Pasa una muchacha con el ombligo al descubierto. En este café la vida es efervescencia, algo así como agua en ebullición. Pasa tranquila, sin percatarse de que ha aumentado el hervidero. La muchacha con el jeans ceñido, los zapatos deportivos, el bolso al hombro y el ombligo al descubierto coge por los cuernos al toro de las miradas y se mete en el bolsillo todos los niveles de testosterona, los ojos lúbricos, la tremenda magnitud de los deseos.
Pensé que iba a ser éste un día tranquilo. De la taza de café a la revista Zeta, del teléfono que se mantiene en silencio al humo de cigarros entremezclados con aceite de frituras. La muchacha del ombligo al descubierto es en realidad una tromba marina, y después de ella sólo hay que recoger los vidrios rotos.
Qué cosas. Uno cree algo, uno cree por ejemplo que un día tranquilo cuadra perfecto en la planificación inocente que se lleva a cabo allá, en las cavernas de la imaginación, pero resulta que la vida tiene sus meandros, acata con fuerza los dictados de un cuerpo de infarto coronado por un ombligo y su plena desnudez. Nada rebuscado, redondo y perfecto, el de esta chica asoma equidistante del botón metálico del pantalón y la línea suave, como una caricia, donde acaba la blusa semitransparente.
Esta mujer con el ombligo al descubierto es cualquier cosa menos una mujer con el ombligo al descubierto. Perdón, no es cualquier cosa, es un volcán, y ahora la mayoría estamos patitiesos, patidifuás, patas arriba o como quiera que se llame esto de permanecer quemados vivos, bañados en lava, arrasados por un Vesubio de estos tiempos en la Pompeya que llegó a ser este café.

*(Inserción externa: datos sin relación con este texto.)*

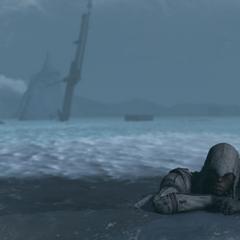 Connor sort de l'eau gelée tandis que l'<i>Octavius</i> coule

De un día tranquilo se elevan las cenizas. Quién lo hubiera imaginado: levantarse temprano, tomar el jugo de costumbre, comprar los periódicos, comprar una revista, y luego la estocada, el barullo del ombligo sobre las caderas que arrasaron con un café de pueblo en pleno día soleado. Como para coger palco.
Un ombligo al descubierto tiene mucho de puerta semiabierta. Entonces llega uno y da el empujoncito que faltaba para que la escena cobre el tamaño de cada sueño húmedo, de un chorro de adrenalina, de cada feromona trocada en alimento para el inconsciente. Pregúntele al doctor Freud. El café, a estas alturas, no es más que un museo de las pasiones, esas señoras reprimidas que danzan como si nada entre vigilia y duermevela. Pregúnteselo al de la mesa tres, pregúntemelo a mí.
Un día tranquilo termina siendo el embrollo hecho cuerpo modelado por los dioses. Un día tranquilo, viéndolo bien, no se lo deseo ni a mi peor enemigo. Es mil veces preferible, desde luego, un ombligo al descubierto.